- **TASK REQUIREMENTS**:
For every record below, write out an exact copy.

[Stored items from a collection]
*****
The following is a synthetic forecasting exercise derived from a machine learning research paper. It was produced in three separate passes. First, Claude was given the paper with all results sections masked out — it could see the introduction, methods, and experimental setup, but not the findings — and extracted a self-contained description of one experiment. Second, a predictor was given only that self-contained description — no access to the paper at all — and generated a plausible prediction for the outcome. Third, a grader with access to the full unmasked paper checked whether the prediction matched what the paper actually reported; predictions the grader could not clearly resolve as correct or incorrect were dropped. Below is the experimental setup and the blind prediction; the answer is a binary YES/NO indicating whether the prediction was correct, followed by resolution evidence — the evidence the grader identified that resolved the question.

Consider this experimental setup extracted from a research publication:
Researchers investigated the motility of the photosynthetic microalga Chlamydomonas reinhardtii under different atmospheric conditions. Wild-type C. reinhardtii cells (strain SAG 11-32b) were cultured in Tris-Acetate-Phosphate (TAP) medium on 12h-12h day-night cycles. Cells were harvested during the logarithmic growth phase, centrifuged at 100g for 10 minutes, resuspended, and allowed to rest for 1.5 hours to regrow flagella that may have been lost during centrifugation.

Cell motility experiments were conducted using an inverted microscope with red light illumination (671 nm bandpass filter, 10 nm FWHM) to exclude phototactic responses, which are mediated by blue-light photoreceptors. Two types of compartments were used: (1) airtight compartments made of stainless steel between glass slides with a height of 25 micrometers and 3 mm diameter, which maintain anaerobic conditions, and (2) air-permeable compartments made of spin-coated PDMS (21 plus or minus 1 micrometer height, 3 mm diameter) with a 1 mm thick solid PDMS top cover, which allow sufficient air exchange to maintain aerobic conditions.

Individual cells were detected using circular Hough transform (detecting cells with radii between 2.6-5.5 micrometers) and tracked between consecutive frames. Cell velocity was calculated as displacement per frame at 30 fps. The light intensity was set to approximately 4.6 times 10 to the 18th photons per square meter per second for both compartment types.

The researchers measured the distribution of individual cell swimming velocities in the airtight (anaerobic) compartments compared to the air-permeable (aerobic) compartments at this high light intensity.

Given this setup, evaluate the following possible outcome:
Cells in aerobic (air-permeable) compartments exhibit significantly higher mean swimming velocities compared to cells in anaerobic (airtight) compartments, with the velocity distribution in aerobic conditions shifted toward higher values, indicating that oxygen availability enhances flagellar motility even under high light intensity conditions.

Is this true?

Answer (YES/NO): NO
*****
- **TASK RESPONSE**:
The following is a synthetic forecasting exercise derived from a machine learning research paper. It was produced in three separate passes. First, Claude was given the paper with all results sections masked out — it could see the introduction, methods, and experimental setup, but not the findings — and extracted a self-contained description of one experiment. Second, a predictor was given only that self-contained description — no access to the paper at all — and generated a plausible prediction for the outcome. Third, a grader with access to the full unmasked paper checked whether the prediction matched what the paper actually reported; predictions the grader could not clearly resolve as correct or incorrect were dropped. Below is the experimental setup and the blind prediction; the answer is a binary YES/NO indicating whether the prediction was correct, followed by resolution evidence — the evidence the grader identified that resolved the question.

Consider this experimental setup extracted from a research publication:
Researchers investigated the motility of the photosynthetic microalga Chlamydomonas reinhardtii under different atmospheric conditions. Wild-type C. reinhardtii cells (strain SAG 11-32b) were cultured in Tris-Acetate-Phosphate (TAP) medium on 12h-12h day-night cycles. Cells were harvested during the logarithmic growth phase, centrifuged at 100g for 10 minutes, resuspended, and allowed to rest for 1.5 hours to regrow flagella that may have been lost during centrifugation.

Cell motility experiments were conducted using an inverted microscope with red light illumination (671 nm bandpass filter, 10 nm FWHM) to exclude phototactic responses, which are mediated by blue-light photoreceptors. Two types of compartments were used: (1) airtight compartments made of stainless steel between glass slides with a height of 25 micrometers and 3 mm diameter, which maintain anaerobic conditions, and (2) air-permeable compartments made of spin-coated PDMS (21 plus or minus 1 micrometer height, 3 mm diameter) with a 1 mm thick solid PDMS top cover, which allow sufficient air exchange to maintain aerobic conditions.

Individual cells were detected using circular Hough transform (detecting cells with radii between 2.6-5.5 micrometers) and tracked between consecutive frames. Cell velocity was calculated as displacement per frame at 30 fps. The light intensity was set to approximately 4.6 times 10 to the 18th photons per square meter per second for both compartment types.

The researchers measured the distribution of individual cell swimming velocities in the airtight (anaerobic) compartments compared to the air-permeable (aerobic) compartments at this high light intensity.

Given this setup, evaluate the following possible outcome:
Cells in aerobic (air-permeable) compartments exhibit significantly higher mean swimming velocities compared to cells in anaerobic (airtight) compartments, with the velocity distribution in aerobic conditions shifted toward higher values, indicating that oxygen availability enhances flagellar motility even under high light intensity conditions.

Is this true?

Answer (YES/NO): NO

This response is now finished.